State governors have said a shortage of testing, and a lack of help from the federal government to ramp up testing, are among the most significant hurdles in easing stay-at-home restrictions.
Researchers at Harvard University have suggested the US cannot safely reopen unless it conducts more than three times the number of coronavirus tests it is currently administering over the course of the next month, the New York Times reported this weekend.
Pence, who heads the White House coronavirus task force, insisted testing had been a focus of the administration “from the very beginning” and walked away from Donald Trump’s claim last week that executive branch authority alone would determine when social-distancing guidelines could be lifted and businesses reopened.
“Just so we’re very clear, when the president outlined his guidelines for opening up America, we laid out a plan for both – for when and how we thought it was best according to our best scientists and advisors for states to be able to responsibly and safely reopen,” Pence said.
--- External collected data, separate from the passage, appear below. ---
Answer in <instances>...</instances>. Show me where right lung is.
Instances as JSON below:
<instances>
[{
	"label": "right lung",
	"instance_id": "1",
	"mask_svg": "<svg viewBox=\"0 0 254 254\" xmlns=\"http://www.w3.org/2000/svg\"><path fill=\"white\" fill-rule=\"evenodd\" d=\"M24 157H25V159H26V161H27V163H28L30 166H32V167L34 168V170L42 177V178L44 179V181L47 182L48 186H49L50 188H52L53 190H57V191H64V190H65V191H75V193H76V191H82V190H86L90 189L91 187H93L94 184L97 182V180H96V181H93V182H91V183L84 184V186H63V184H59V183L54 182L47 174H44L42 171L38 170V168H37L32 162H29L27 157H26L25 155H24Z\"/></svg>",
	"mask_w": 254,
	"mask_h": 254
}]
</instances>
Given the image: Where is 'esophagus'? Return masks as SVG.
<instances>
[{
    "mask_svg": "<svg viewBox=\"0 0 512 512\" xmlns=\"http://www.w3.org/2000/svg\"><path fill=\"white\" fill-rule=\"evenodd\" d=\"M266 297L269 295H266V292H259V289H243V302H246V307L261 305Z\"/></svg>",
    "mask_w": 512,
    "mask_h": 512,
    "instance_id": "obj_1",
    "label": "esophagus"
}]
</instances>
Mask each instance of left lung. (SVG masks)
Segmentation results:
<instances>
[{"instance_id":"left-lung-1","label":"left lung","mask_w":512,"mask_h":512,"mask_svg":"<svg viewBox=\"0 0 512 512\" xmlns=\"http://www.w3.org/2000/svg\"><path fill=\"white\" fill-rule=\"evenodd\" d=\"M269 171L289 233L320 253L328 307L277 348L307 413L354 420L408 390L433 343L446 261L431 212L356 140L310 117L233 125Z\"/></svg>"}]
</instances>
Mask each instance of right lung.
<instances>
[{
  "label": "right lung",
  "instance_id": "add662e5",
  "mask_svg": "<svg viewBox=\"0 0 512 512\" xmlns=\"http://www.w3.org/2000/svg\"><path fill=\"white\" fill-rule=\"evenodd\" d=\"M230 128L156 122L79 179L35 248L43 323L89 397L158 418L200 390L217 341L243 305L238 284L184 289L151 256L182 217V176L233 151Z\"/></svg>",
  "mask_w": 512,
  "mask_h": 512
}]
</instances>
Downplaying reports of rifts between federal and state approaches to curbing the pandemic, Pence said that “at the president’s direction, we’ll continue to play our role” and would maintain “a full partnership with governors around the country”.
Pence disputed claims that the federal government, which is currently conducting 150,000 tests a day, had acceded responsibility for testing to individual states. This was, he said, “the reason why the president early on brought in this vast array of commercial labs that took us from 80,000 tests one month ago to now four million tests as of yesterday.”
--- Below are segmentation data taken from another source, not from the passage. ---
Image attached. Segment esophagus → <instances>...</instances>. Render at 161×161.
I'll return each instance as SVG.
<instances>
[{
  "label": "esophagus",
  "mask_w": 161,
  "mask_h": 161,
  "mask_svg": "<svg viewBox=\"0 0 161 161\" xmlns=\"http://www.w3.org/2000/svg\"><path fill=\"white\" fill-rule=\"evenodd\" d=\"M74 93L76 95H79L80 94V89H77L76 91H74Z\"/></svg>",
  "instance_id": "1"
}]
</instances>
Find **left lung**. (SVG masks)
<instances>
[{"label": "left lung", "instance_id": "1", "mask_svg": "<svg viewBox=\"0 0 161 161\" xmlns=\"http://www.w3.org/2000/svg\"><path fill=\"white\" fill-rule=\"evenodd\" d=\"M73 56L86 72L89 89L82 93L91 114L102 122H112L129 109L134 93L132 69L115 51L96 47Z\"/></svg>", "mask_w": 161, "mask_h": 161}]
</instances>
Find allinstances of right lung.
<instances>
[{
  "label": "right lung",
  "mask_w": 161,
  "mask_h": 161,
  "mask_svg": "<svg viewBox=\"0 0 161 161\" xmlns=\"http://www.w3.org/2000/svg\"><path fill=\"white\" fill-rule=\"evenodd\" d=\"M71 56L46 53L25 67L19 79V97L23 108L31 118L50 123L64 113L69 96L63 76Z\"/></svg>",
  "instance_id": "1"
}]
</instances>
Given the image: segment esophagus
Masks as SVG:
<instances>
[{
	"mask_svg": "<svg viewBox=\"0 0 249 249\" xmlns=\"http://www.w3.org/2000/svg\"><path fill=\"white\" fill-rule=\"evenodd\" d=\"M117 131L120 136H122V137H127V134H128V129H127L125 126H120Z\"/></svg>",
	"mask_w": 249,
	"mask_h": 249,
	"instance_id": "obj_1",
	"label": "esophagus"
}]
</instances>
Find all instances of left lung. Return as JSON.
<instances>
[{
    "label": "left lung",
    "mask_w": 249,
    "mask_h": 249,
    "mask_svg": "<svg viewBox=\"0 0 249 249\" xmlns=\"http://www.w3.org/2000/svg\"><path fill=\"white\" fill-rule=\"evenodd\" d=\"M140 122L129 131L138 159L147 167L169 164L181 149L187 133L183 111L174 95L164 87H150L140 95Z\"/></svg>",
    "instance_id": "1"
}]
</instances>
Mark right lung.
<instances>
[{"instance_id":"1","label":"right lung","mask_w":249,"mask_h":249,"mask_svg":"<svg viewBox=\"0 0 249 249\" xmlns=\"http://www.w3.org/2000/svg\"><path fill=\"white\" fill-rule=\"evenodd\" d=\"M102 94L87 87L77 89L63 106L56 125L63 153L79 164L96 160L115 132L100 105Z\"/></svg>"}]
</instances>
Several state governors have claimed that Washington has rejected calls to co-ordinate testing at a national level.
“Admiral Brett Giroir of the US Public Health Service spends all of his time coordinating testing deployment and resources deployment from FEMA,” Pence added. “I want the American people to know … we will continue to do that.”
The vice president said that the White House planned to “make clear” to governors in a conference call on Monday that “if states around the country will activate all of the laboratories that are available in their states, we could more than double that overnight and literally be doing hundreds of thousands of more tests per day.”
Pence continued: “There is a sufficient capacity of testing across the country today for any state in America to go to a phase one level, which contemplates testing people that have symptoms of the coronavirus and also doing the kind of monitoring of vulnerable populations in our cities, in our nursing homes, that we ought to be watching very carefully for outbreaks of the coronavirus.”